Opdracht: Schrijf het vervolg van het verhaal over Styrofoma van Brockhorst, te beginnen na de laatste zin die er staat.

Bron:

◇ ◇ ◇ ◇ ◇

22.11.15

Styrofoma I

Vraag me: wie Styrofoma van Brockhorst is. Haar vader Protestanthius van Brockhorst was destijds de ambassadeur van Naaldwijk in Den Haag en Styrofoma zat bij mij in de derde klas van de kweekschool aan de Koningin Emmakade. Ik kan me, ahoewel ik de statige woning van de Van Brockhorsts in de Indische buurt heb bezocht, geen moeder herinneren, volgens mij was die er niet en dat zou meteen kunnen verklaren waarom Styrofoma tien jaar eerder in de gekleurde lappen liep, die in de late jaren zestig het straatbeeld zouden bepalen. Ze reed op een eigen merk bromfiets. Een bromfiets, die in de verte wel iets leek op een NSU “Quickly”, alleen stond er in zwierig schrift “Styra” op de tank, dat was ook haar roepnaam. Ik dreigde per abuis haar vriendje te worden tijdens de jaarlijkse schoolavond: ik had mijn zinnen gezet op een dansje met Bima Futs, maar toen ik eindelijk de moed verzameld had om haar te vragen, bleek zij reeds naar huis en om niet geheel de  sukkel te zijn, waar velen mij op school voor hielden, vroeg ik Styrofoma ten dans. Onhandig, als ik was, kon ik me niet aan haar greep ontworstelen en moest haar uiteindelijk naar huis begeleiden. Zij woonde in geheel verkeerde richting. In feite tegenovergesteld aan de mijne, want ik woonde achter het Zuiderpark. Eenmaal buiten liet ze zich weinig gelegen liggen aan mijn snelheid. Ze weigerde mij voort te trekken, omdat haar vader haar verteld had, dat het motortje van de “Styra” daar niet opgebouwd was. Ze reed telkens een stukje voor me uit en wachtte dan, omkijkend, op een hoek op mij. Ik vond de situatie vernederend, maar besloot vol te houden. Na een marteling van iets meer dan een kwartier stonden we voor haar huis, waar ze mij, met een nog lopend motortje, ogenblikkelijk om de hals viel. Ze droeg een onplezierig parfum en bleek in het korte gesprek dat we hadden, van de verkeerde muziek te houden.

◇ ◇ ◇ ◇ ◇

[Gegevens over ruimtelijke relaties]
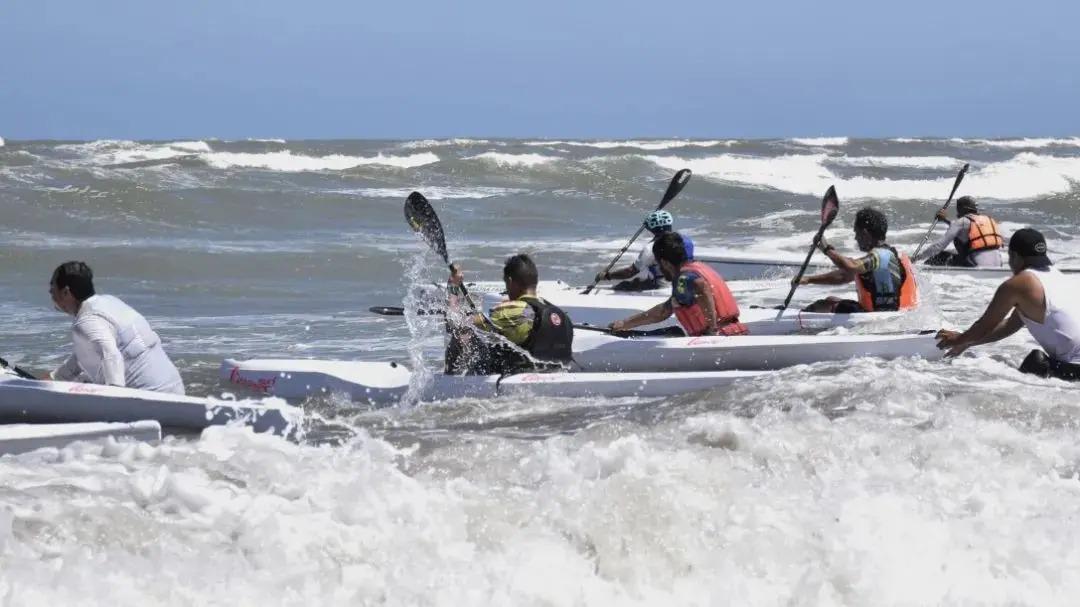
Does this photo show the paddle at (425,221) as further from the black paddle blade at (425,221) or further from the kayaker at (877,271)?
the kayaker at (877,271)

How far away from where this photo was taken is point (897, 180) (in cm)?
3994

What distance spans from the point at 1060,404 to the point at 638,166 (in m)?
30.8

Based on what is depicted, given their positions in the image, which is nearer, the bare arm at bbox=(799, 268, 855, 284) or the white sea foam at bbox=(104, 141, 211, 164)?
the bare arm at bbox=(799, 268, 855, 284)

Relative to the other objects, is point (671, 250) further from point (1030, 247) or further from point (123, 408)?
point (123, 408)

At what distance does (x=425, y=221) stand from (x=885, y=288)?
3.24 metres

◇ ◇ ◇ ◇ ◇

Antwoord:
Ik mocht dan een houtenklaas zijn, ik was een veel gevraagd gast, niet alleen op de verjaarspartijtjes van de leerlingen uit mijn klas, maar ook van die in lagere en zelfs in hogere klassen. Niet omdat ik zo’n aangenaam danseur of causeur was, maar vanwege mijn grammofoonplaten. Ik herinner me, dat ik zelfs een feestje in een tuinhuisje van de ouders van Hermina Onderdewei, die twee klassen hoger zat, heb bezocht, enkel en alleen omdat het tuinhuisje geen electriciteit en ik een opwindbare koffergrammofoon en de bijbehorende achtenzeventigtoerenplaten had. Ik zat op alle feestjes naast de grammofoon, draaide mijn platen, dronk limonade en at een koekje. Ik vermaakte me opperbest en mocht aan het eind van de avond als de paartjes traag, tegenelkaar hangend, over de vloer schoven, graag even een razendsnel nummer als "Twelfth Street Rag" van Kid Ory opzetten. Dat viel, vooral bij de heren, niet in goede aarde.
Ik had alleen maar jazzmuziek en was streng in de leer, zo sloeg ik beide gospelnummers op de elpee van Bunk Johnson en de Yerba Buena Jazz Band, altijd over, omdat ik vond, dat op geestelijke muziek niet gedanst behoorde te worden.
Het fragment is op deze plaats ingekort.